Proof: We'll modify the previous algorithm.

Add one more case before the crucial branching step:

- If the max degree of G is <= 2, then G is just a set of paths and cycles. Solve the VC problem optimally on each one, in polytime.
- Otherwise, G has a node v of degree >= 3. 

Now modify the branching step: 

  Accept iff (A(G-{v},S cup {v}) accepts or A(G-N(v)-{v},S cup N(v)) accepts).
[Either v is in the vertex cover, or it isn't and all of its neighbors must be!]

The recurrence is Then T(n,k) <= T(n-1,k-1)+T(n-4,k-3) + poly(n), and T(n,0) = O(1). 

which solves to ... what? How do we analyze this? 
We know it must be of the form x^k*poly(n) (can't be worse than before!), and we want to determine x.

So our recurrence is 
x^k*poly(n) <= x^{k-1}*poly(n-1)+ x^{k-3}*poly(n-4)+ poly(n)

Think of another recurrence, T'(k) = T'(k-1) + T'(k-3). 
We want to find x such that T'(k) = x^k. 
OK, let's solve x^k = x^{k-1} + x^{k-3} 
--> x^3 - x^2 - 1 = 0
--> x = 1.4666...

We get T(n,k)<= 1.4666^k poly(n).

QED

=======================

In general:

Theorem: For every recurrence of the form
$T(n) = T(n-L_1) + T(n-L_2) +\cdots + T(n-L_i) + O*(1)$
we have $T(n) = O*(r(L_1,\ldots,L_i))$, where

$r(L_1,\ldots,L_i)$ is the smallest positive root of the rational function p(x) = 1-\sum_{j=1}^i x^{-L_j}$.

Proof: Given the recurrence relation, we want to prove T'(k) = x^k for some x.
Plug it in to both sides: x^n = sum_j x^{n-L_j}.
Divide through by x^n: 1 = sum_j x^{-L_j}. 
So we have 1 - sum_j x^{-L_j} = 0. QED

For example, consider: 

$T(n) \leq T(n-1) + T(n-2) + O*(1)$.

The respective expression to solve is $1 - 1/x - 1/x^2 = 0$.

==> x^2 - x - 1 = 0 ==> x(x-1) = 1. Solutions for x are x = 1.618..., -.618033...

Get T(n) <= O*(1.619^n).

==================

So far we branched on nodes of degree >= 3 until there were no more such nodes, and then we solved in polytime. 

You can get even faster with more case analysis and thinking about the problem.

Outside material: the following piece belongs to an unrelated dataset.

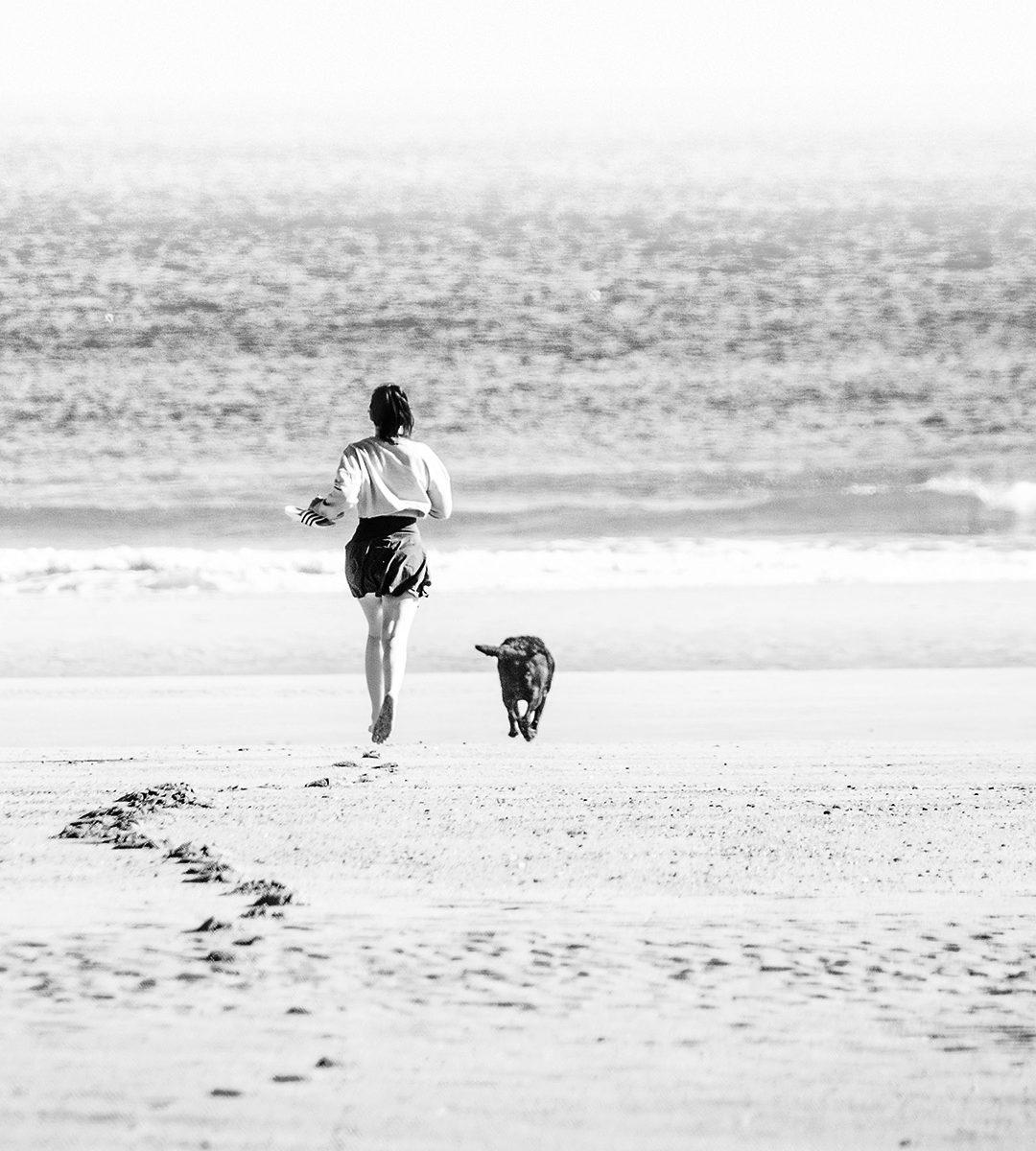 Jeune fille qui, sandalles à la main, court vers la mer accompagnée de son chien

Suppose we keep branching on a node of degree >= 4: then the running time recurrence becomes 

T(k) <= T(k-1) + T(k-4)

(either the node v is in S, or all its >=4 neighbors are in S)

If that were the only case, then our running time would be T(k) <= 1.39^k.
But there are other cases. 
What if there are no nodes of degree >= 4? 
We need to do something different from before.

Suppose the maximum degree of G is 3.

(If max degree is <= 2 then we can solve in polynomial time.)

We can add more rules before the branching step:

- Suppose there is a v with deg(v) = 1. Then delete v and put its neighbor in S. 
(Why does this work?)
- Suppose there is a v with deg(v) = 2. Let its nbrs be u and w.
--- If (u,w) in E, then (u,v,w) is a triangle. Put u,w in S and delete v. (Why?)
--- If (u,w) not in E, then we "fold" u, v, and w into each other: merge them into one vertex (uvw) with neighborhood (N(u) cup N(w))-{v}
																	and reduce k by 1
Why does this work? 

Claim: Original G has VC of size k iff New G has VC of size k-1.
Proof: 
   G has a min VC of size k that doesn't contain v <=> G has a min VC of size k containing u,w <=> new G has vc of size k-1 containing (uvw).
   if above step doesn't work and G has a min VC of size k that contains v <=> G has a min VC of size k that *doesn't* contain u or w <=> new G has VC of size k-1 without (uvw).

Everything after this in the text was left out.